== TEXT TO READ

Assume that the pension commences at age \(y\) with an initial annual amount of \(PB\) that is indexed annually at the rate of \(r_{inf}\). The payment at age \(y + k\) is then \[ \text{Benefit at age}\; y + k = PB \cdot (1 + r_{inf})^{k}, \qquad k = 0,1,2,\dots. \] In the diagram, these payments correspond to vertical slices of the pension-benefit rectangle at successive points in time. The probability that the member is alive to receive the payment at age \(y + k\) is \({}_k p_y\), and the payment is discounted back to the valuation age, denoted by \(x\), using \(v^{(y - x)+k}\). The actuarial present value at age \(x\) of the pension benefits is therefore \[ L_t \;\equiv\; PV_x(PB) = v^{\,y - x} \sum_{k=0}^{\infty} PB \cdot (1 + r_{inf})^{k} \cdot v^{k} \cdot {}_k p_r. \tag{4.5}\] \(PB\) can be factored out, and the inner sum is therefore a growing life annuity starting at age \(y\): \[ PV_x(PB) = PB \cdot v^{\,y - x} \cdot \ddot{a}^{g}_y, \] where \[ \ddot{a}^{g}_y = \sum_{k=0}^{\infty} (1 + r_{inf})^{k} v^{k} \, {}_k p_y \] is the expected present value, at age \(y\), of a payment of one unit per year, increasing at rate \(r_{inf}\), payable while the member is alive.
Substituting Equation 4.5 into Equation 4.2 gives the funding ratio in the general mortality framework: \[ FR_t = \frac{A_t}{PV_x(PB)} \;=\; \frac{A_t}{v^{\,y - x} \displaystyle \sum_{k=0}^{\infty} PB \cdot (1 + r_{inf})^{k} \cdot v^{k} \cdot {}_k p_y }. \tag{4.6}\] Relative to the deterministic-horizon case, the right-hand boundary of the benefit block in Figure 4.1 is now stochastic: each potential payment year contributes to \(L_t\) with a weight equal to the probability that the member is still alive at that age.

====

* STATED EXERCISE A:
Rewrite everything in the pension valuation text from "Substituting Equation 4.5" down to "at that age.", changing "funding ratio" to "solvency ratio".
The records have no connection to the pension valuation text and should be treated as separate material.

== RECORDS SHOWN

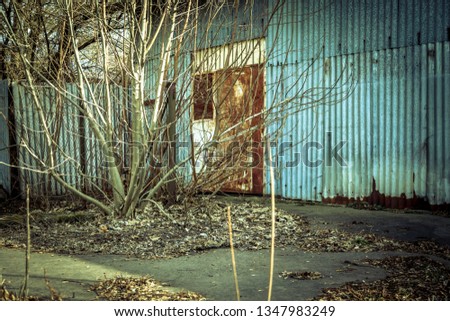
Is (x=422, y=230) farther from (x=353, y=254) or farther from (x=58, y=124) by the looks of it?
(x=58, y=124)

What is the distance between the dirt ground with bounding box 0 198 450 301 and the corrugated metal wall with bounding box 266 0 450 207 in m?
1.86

====
== RECORDS SHOWN

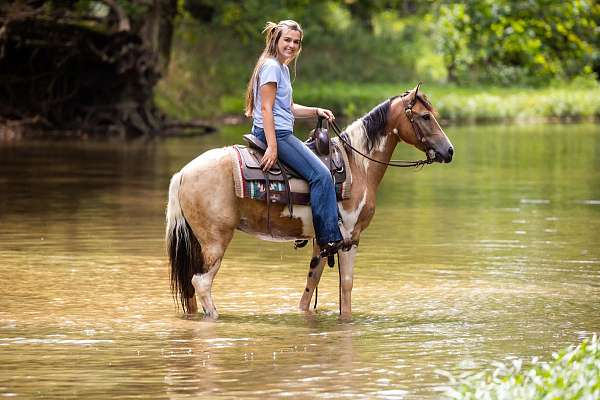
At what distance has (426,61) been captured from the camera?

====

* STATED EXERCISE B:
Pick out every line of the records that contains the string "distance".

* EXERCISE SOLUTION A:
Substituting Equation 4.5 into Equation 4.2 gives the solvency ratio in the general mortality framework: \[ FR_t = \frac{A_t}{PV_x(PB)} \;=\; \frac{A_t}{v^{\,y - x} \displaystyle \sum_{k=0}^{\infty} PB \cdot (1 + r_{inf})^{k} \cdot v^{k} \cdot {}_k p_y }. \tag{4.6}\] Relative to the deterministic-horizon case, the right-hand boundary of the benefit block in Figure 4.1 is now stochastic: each potential payment year contributes to \(L_t\) with a weight equal to the probability that the member is still alive at that age.

* EXERCISE SOLUTION B:
What is the distance between the dirt ground with bounding box 0 198 450 301 and the corrugated metal wall with bounding box 266 0 450 207 in m?
At what distance has (426,61) been captured from the camera?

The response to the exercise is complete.